1. Get your tailored clothing (e.g., suits, sport coats, trousers) professionally altered by a trained tailor. This rules out most dry cleaners.

2. And yes, men wear “trousers,” not “pants,” and certainly not “slacks.” The only exceptions to this nomeclature are the names of certain species of trousers that have specific traditional fabrications or uses (e.g., chinos, khakis, plus-fours, jodhpurs, jeans, dungarees, etc.).

3. You know that little label (or labels) sewn to the left sleeve of a suit or sport coat (and sometimes overcoats), the one that has the maker’s name on it or says something like “100% Cashmere”? You do? Good, now listen up: that label is meant to be removed when the garment is altered—it is only placed on the coat to make it easier to see which company made it, or what the fabric is, while the coat is hanging in the store. That’s why it is lightly tacked and not sewn down. Leaving it on the jacket, or even worse, having it sewn on more securely, is the indelible mark of a complete twat.

4. Pocket squares should never extend more than one inch above the breast pocket (and if square-folded white linen, preferably half an inch).

5. Wearing an expensive pen in the outside breast pocket of your suit or sport coat marks you out as an ass.

6. Pleated trousers should always be cuffed. No exceptions.

7. Forward pleated trousers are more flattering than reverse pleated trousers. Just make sure they fit correctly.

8. Pleated trousers should be worn at the waist, not the hips. If worn at the hips, the pleats will gap and you will look like a clown.

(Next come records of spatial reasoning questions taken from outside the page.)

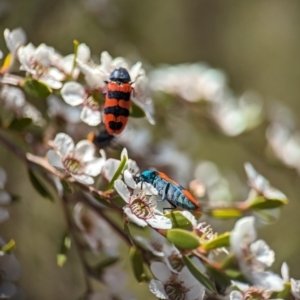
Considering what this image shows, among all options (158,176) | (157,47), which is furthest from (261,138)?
(157,47)

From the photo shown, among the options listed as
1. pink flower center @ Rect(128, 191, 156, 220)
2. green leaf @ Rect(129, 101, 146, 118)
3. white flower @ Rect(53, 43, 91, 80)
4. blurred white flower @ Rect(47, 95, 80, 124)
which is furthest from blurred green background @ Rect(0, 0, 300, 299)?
pink flower center @ Rect(128, 191, 156, 220)

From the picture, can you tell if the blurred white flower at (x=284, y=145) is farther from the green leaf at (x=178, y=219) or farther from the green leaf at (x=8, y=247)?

9. Buttoning jackets: Single-breasted two-button: button only the top button. Single-breasted three-button: if the jacket rolls to the middle, only button the middle button; if the jacket rolls to the top button, throw the jacket away and buy one that rolls to the middle. Single-breasted one-button: it had better be a dinner suit, else you’re a twit. Double-breasted: if six-button, two-to-button, only button the top button; if it’s anything else, throw it away and buy a six-to-two.

10. Skinny jeans: if you are not in a band and under the age of 25, don’t.